#### Required task:
Retype the data word for word, starting with the line containing "Which would you" and continuing through the end of the data.

··· Records for this exercise

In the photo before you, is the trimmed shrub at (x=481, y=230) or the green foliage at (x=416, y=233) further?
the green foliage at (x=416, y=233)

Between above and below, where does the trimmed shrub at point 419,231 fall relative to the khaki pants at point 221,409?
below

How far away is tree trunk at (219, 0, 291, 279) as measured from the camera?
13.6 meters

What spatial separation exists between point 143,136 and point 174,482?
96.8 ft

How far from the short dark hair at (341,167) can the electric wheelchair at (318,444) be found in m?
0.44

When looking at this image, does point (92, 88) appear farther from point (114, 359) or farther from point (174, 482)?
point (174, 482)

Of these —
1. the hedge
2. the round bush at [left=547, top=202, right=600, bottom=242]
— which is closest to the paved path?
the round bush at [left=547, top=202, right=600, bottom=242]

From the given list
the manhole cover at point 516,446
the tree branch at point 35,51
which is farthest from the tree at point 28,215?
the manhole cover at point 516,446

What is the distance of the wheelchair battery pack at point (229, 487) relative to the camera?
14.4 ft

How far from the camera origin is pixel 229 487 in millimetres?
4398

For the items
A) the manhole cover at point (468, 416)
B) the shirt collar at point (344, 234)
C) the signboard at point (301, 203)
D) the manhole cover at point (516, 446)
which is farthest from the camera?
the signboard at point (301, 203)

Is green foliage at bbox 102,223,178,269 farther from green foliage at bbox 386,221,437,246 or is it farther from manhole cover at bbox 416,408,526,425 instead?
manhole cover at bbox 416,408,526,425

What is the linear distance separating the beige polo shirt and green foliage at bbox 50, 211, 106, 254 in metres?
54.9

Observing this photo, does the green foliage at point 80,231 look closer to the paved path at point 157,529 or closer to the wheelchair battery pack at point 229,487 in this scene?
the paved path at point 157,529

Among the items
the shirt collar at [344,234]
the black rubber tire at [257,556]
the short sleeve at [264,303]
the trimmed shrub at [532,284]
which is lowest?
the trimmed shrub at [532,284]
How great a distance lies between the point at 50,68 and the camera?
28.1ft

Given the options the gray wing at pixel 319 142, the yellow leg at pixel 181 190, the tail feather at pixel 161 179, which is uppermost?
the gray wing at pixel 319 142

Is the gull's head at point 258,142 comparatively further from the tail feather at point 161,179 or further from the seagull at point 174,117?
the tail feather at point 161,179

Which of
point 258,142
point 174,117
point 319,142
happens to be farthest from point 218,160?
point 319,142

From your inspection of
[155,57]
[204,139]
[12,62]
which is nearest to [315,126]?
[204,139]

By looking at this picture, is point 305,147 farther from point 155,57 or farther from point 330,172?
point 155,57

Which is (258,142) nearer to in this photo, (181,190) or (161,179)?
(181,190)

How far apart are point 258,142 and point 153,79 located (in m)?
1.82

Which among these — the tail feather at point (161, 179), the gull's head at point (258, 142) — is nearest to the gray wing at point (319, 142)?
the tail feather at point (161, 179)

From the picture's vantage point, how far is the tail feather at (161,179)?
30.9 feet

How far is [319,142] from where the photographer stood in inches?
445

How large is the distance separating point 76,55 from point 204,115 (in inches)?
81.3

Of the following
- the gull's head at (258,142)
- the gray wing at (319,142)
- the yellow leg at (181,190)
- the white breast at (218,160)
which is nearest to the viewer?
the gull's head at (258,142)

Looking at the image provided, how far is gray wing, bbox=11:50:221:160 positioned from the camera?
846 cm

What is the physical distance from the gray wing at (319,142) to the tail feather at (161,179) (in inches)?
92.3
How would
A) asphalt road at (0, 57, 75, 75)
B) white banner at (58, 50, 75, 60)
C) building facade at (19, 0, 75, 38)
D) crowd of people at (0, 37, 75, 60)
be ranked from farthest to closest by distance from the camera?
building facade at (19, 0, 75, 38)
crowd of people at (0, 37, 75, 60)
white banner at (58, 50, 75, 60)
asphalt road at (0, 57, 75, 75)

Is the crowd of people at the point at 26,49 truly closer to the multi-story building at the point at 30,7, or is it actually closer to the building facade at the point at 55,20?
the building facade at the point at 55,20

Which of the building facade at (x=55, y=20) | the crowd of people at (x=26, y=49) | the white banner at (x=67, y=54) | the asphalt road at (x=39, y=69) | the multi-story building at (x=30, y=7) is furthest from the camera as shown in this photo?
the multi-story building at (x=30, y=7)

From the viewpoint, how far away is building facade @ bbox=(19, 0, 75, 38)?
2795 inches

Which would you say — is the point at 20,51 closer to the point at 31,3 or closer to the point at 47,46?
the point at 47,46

······

#### Result of the exercise:
Which would you say — is the point at 20,51 closer to the point at 31,3 or closer to the point at 47,46?
the point at 47,46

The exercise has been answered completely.